§ **Teks Bacaan**
----------

TANGERANGNEWS-Kemacetan kerap menjadi masalah serius bagi suatu wilayah. Khususnya kota metropolitan Jakarta dan wilayah penyangganya seperti Bogor, Depok, Tangerang, dan Bekasi.
Selain menimbulkan kesemerautan pada wajah kota, polusi udara dan suara, kemacetan juga acap disebut sebagai salah satu penghambat bagi laju pertumbuhan ekonomi suatu wilayah. Atas kondisi itu, banyak indikasi yang dituding menjadi penyebab.
Seperti tingginya pertumbuhan angkutan kota, membludaknya kebutuhan masyarakat akan kenderaan serta tak sebandingnya laju pertumbuhan ekonomi dengan pembangunan sarana dan prasarana wilayah, termasuk infrastruktur jalan yang ada.
Di Kota Tangerang misalnya, meski kondisi kemacetan arus lalu lintas yang terjadi belum separah Jakarta. Namun, membludaknya jumlah kenderaan, mulai dari sepeda motor, mobil pribadi, mobil angkutan orang dan barang, tak urung mengakibatkan kemacetan cukup parah pada jam-jam tertentu.
Pengamatan TangerangNews.com dilapangan, kemacetan lazimnya terjadi pada jam-jam sibuk, seperti jam masuk kantor (pukul 07.00 WIB hingga pukul 09.00 WIB) dan jam pulang kantor (pukul 16.00 WIB hingga pukul 18.00 WIB).
Selain banyaknya jumlah kenderaan, kemacetan juga diakibatkan oleh kurang tertibnya pengguna jalan dalam berlalu lintas. Supir angkutan dan supir bus AKAP misalnya, mereka berhenti menunggu penumpang di sembarang tempat (ngetem) tanpa perduli atas waktu dan kondisi kepadatan ruas jalan.

----------

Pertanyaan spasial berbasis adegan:
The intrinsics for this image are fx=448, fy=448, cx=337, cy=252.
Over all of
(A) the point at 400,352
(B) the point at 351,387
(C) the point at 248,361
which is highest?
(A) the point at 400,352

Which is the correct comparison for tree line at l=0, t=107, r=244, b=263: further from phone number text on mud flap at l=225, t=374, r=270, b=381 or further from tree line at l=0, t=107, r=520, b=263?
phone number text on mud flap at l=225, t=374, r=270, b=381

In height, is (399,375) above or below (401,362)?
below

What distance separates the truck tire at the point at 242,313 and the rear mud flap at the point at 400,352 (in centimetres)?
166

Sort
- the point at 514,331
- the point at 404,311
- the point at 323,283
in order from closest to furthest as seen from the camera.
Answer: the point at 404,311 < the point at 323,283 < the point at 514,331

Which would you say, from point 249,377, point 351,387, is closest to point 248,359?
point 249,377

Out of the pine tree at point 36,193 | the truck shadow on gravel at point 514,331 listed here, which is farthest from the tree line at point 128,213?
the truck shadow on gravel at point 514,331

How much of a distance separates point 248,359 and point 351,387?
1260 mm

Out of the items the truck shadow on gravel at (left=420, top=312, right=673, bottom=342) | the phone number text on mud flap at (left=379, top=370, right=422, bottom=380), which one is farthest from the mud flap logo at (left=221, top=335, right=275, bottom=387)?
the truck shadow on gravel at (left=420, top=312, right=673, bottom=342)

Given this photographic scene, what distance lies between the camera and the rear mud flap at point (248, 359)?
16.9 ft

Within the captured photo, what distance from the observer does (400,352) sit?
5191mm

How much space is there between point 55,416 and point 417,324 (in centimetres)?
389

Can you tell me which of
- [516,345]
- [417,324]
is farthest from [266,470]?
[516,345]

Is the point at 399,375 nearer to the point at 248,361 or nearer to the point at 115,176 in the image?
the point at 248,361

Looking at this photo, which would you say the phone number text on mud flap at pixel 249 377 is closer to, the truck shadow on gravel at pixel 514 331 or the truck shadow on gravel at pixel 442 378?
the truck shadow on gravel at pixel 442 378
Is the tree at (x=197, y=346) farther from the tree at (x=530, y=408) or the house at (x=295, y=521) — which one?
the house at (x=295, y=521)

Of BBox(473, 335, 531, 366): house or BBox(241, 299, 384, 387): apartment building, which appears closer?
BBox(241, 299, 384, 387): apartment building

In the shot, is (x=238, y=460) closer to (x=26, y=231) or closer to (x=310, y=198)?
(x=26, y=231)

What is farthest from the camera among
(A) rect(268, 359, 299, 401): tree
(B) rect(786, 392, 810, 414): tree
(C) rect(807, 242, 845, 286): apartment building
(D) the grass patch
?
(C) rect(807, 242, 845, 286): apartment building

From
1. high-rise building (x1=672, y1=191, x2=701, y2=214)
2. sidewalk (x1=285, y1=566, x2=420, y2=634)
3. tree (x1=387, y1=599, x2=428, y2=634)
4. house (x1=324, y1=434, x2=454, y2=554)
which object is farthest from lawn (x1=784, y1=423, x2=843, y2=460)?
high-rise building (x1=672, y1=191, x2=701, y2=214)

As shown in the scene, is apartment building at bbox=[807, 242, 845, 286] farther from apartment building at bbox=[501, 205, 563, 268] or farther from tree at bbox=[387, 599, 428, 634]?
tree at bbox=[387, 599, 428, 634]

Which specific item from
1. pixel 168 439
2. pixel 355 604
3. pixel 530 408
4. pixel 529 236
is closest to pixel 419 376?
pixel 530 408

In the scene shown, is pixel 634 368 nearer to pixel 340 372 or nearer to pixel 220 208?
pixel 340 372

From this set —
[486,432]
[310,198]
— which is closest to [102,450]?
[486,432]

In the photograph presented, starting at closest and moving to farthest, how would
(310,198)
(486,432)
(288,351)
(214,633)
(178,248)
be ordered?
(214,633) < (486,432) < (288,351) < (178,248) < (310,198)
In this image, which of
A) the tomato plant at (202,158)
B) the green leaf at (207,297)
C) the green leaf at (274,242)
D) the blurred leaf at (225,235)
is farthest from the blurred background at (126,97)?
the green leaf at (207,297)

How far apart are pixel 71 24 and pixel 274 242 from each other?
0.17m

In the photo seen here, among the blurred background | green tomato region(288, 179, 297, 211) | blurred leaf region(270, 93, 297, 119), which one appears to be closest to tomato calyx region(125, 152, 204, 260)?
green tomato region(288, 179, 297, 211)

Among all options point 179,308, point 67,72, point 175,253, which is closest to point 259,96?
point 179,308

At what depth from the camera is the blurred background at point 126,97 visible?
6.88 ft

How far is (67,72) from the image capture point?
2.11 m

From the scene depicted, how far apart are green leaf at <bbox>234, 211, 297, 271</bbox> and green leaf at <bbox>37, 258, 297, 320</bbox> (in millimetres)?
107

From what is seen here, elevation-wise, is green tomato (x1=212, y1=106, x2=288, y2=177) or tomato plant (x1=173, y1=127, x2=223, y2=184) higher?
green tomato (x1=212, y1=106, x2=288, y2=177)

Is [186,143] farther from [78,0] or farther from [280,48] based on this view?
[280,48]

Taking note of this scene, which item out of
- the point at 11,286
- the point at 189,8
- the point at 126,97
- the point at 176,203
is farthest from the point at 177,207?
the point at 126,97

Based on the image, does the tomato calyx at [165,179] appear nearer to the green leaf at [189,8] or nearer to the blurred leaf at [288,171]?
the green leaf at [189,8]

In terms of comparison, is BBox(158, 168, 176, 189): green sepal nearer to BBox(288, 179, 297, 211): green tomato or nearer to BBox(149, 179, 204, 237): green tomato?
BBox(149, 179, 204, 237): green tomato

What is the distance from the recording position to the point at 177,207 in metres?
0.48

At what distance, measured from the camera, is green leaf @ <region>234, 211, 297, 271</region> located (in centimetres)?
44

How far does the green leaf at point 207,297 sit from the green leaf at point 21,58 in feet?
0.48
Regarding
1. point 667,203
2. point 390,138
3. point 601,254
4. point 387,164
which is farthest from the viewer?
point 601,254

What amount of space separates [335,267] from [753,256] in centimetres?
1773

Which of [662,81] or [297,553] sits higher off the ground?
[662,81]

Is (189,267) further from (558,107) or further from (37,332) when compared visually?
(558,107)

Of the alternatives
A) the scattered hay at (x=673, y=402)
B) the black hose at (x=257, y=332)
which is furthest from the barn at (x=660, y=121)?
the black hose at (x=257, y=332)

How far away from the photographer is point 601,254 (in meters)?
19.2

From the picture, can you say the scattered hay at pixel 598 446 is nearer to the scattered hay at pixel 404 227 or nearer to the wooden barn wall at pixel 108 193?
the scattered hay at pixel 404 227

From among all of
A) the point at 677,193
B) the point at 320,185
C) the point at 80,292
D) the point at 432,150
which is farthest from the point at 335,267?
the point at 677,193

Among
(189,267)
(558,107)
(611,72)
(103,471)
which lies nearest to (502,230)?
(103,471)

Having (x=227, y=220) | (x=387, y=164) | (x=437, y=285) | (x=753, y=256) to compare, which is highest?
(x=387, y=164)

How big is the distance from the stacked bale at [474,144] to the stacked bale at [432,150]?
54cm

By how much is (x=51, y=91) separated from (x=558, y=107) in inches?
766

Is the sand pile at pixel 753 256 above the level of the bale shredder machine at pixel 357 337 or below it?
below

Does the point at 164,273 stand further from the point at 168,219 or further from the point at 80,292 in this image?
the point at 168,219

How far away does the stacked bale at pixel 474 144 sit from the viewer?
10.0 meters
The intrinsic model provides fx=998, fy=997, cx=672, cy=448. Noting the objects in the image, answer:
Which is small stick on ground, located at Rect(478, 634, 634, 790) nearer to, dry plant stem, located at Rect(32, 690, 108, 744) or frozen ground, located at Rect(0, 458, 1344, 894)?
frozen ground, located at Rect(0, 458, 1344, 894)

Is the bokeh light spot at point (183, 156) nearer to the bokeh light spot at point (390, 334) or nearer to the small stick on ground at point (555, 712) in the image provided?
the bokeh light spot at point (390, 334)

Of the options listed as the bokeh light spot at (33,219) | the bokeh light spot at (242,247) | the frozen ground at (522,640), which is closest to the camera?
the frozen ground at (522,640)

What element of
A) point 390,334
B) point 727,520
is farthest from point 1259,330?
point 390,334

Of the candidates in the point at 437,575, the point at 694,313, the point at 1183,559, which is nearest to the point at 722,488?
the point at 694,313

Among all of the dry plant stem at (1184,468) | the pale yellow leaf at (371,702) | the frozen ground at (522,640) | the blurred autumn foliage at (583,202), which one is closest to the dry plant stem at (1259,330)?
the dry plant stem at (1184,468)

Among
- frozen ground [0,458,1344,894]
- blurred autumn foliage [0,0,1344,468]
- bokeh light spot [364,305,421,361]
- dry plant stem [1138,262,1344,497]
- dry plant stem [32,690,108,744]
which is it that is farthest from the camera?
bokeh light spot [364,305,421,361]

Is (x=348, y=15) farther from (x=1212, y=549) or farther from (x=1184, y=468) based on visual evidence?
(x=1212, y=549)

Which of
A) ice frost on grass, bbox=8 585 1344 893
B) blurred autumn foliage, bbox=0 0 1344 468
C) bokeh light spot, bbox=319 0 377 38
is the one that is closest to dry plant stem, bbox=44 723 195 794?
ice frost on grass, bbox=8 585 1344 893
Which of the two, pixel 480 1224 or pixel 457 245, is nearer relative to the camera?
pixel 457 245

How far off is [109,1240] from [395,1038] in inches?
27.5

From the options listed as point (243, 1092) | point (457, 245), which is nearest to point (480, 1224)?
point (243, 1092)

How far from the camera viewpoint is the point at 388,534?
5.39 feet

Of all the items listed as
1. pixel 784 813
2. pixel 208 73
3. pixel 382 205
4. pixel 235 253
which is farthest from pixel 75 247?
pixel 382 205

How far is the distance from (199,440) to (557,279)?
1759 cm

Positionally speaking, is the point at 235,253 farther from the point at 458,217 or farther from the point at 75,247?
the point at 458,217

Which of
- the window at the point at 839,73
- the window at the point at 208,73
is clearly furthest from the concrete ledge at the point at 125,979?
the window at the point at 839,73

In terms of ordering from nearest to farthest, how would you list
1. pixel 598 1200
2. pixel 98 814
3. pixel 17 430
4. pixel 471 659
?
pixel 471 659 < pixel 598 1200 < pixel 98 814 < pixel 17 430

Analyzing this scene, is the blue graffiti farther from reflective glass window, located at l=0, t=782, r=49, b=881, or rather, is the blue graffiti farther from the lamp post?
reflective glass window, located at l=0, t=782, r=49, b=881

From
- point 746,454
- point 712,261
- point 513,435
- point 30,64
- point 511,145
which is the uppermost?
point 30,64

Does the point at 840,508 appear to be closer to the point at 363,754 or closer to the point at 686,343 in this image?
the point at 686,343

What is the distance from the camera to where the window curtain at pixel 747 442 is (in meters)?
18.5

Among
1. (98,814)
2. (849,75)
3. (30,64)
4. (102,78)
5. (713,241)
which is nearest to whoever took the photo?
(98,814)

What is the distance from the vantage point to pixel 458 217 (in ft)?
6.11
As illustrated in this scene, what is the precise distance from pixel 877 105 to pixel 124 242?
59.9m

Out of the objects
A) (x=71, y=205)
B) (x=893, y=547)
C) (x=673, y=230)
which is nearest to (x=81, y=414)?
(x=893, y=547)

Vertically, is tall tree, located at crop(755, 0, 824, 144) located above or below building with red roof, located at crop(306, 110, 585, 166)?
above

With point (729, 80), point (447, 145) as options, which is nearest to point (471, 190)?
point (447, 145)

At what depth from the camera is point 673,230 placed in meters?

----------

§ **Latihan Tertulis A**
Kutip persis bagian teks bacaan tentang kemacetan, mulai dari "Selain menimbulkan kesemerautan" sampai dengan "pada jam-jam tertentu.".
§ **Latihan Tertulis B**
Sebutkan semua wilayah penyangga Jakarta yang disebut dalam teks bacaan tentang kemacetan.
§ **Latihan Tertulis C**
Berdasarkan teks bacaan tentang kemacetan, mengapa sopir angkutan dan sopir bus AKAP ikut menyebabkan kemacetan? Jawab dalam satu sampai tiga kalimat.

§ **Keluaran yang Diharapkan A**
Selain menimbulkan kesemerautan pada wajah kota, polusi udara dan suara, kemacetan juga acap disebut sebagai salah satu penghambat bagi laju pertumbuhan ekonomi suatu wilayah. Atas kondisi itu, banyak indikasi yang dituding menjadi penyebab.
Seperti tingginya pertumbuhan angkutan kota, membludaknya kebutuhan masyarakat akan kenderaan serta tak sebandingnya laju pertumbuhan ekonomi dengan pembangunan sarana dan prasarana wilayah, termasuk infrastruktur jalan yang ada.
Di Kota Tangerang misalnya, meski kondisi kemacetan arus lalu lintas yang terjadi belum separah Jakarta. Namun, membludaknya jumlah kenderaan, mulai dari sepeda motor, mobil pribadi, mobil angkutan orang dan barang, tak urung mengakibatkan kemacetan cukup parah pada jam-jam tertentu.

§ **Keluaran yang Diharapkan B**
Bogor, Depok, Tangerang, dan Bekasi.

§ **Keluaran yang Diharapkan C**
Mereka berhenti menunggu penumpang di sembarang tempat (ngetem) tanpa peduli waktu dan kondisi kepadatan ruas jalan. Teks menyebut perilaku ini sebagai contoh kurang tertibnya pengguna jalan dalam berlalu lintas, yang turut mengakibatkan kemacetan.